浅草雲凌閣(浅草十二階)の跡地に立つ建物。壁面に絵がある
2018年の工事中に発見された浅草凌雲閣 のレンガ
浅草凌雲閣の跡地からは現代の高層建造物である東京スカイツリーが見える

浅草をめぐる日本語情緒<8>

雲(くも)を凌(しの)ぐ「浅草十二階(じゅうにかい)」を忘(わす)れない

9月1日は、1923年(大正12年)に関東大震災(かんとうだいしんさい)が発生(はっせい)した日です。

「天災(てんさい)と国防(こくぼう)」と題(だい)し、次のように随筆(ずいひつ)につづったのは、物理学者(ぶつりがくしゃ)であり文筆家(ぶんぴつか)でもあった寺田寅彦(てらだとらひこ)です。
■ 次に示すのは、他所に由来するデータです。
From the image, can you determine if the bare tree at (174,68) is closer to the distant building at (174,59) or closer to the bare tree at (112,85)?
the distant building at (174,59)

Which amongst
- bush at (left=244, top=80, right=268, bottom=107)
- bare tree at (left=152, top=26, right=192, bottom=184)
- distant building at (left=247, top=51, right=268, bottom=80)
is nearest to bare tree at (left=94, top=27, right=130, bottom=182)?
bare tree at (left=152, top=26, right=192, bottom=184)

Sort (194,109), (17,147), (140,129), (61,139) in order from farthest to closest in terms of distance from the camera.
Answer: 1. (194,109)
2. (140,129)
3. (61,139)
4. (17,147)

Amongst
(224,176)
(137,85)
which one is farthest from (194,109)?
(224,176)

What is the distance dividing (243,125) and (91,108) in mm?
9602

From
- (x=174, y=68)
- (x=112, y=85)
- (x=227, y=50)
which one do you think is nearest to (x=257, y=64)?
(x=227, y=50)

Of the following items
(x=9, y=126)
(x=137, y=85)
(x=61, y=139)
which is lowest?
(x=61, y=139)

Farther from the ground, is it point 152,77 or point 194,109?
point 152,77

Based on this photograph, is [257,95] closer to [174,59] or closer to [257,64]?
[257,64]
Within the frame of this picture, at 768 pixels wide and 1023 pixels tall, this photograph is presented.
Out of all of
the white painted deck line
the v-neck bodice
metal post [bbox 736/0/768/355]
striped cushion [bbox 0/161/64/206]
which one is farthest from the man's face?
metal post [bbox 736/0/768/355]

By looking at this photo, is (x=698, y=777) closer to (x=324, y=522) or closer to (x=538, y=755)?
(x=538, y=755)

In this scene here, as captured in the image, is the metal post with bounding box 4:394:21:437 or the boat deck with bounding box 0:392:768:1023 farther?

戦争(せんそう)はぜひとも避(さ)けようと思えば人間の力(ちから)で避けられなくはないであろうが、天災(てんさい)ばかりは科学の力でもその襲来(しゅうらい)を中止させるわけには行かない。

小宮豊隆編『寺田寅彦随筆集第五巻』「天災と国防」(岩波文庫)

浅草は関東大震災で壊滅的(かいめつてき)な惨劇(さんげき)に見舞(みま)われました。大火災(だいかさい)が被害(ひがい)を広げた理由の一つでした。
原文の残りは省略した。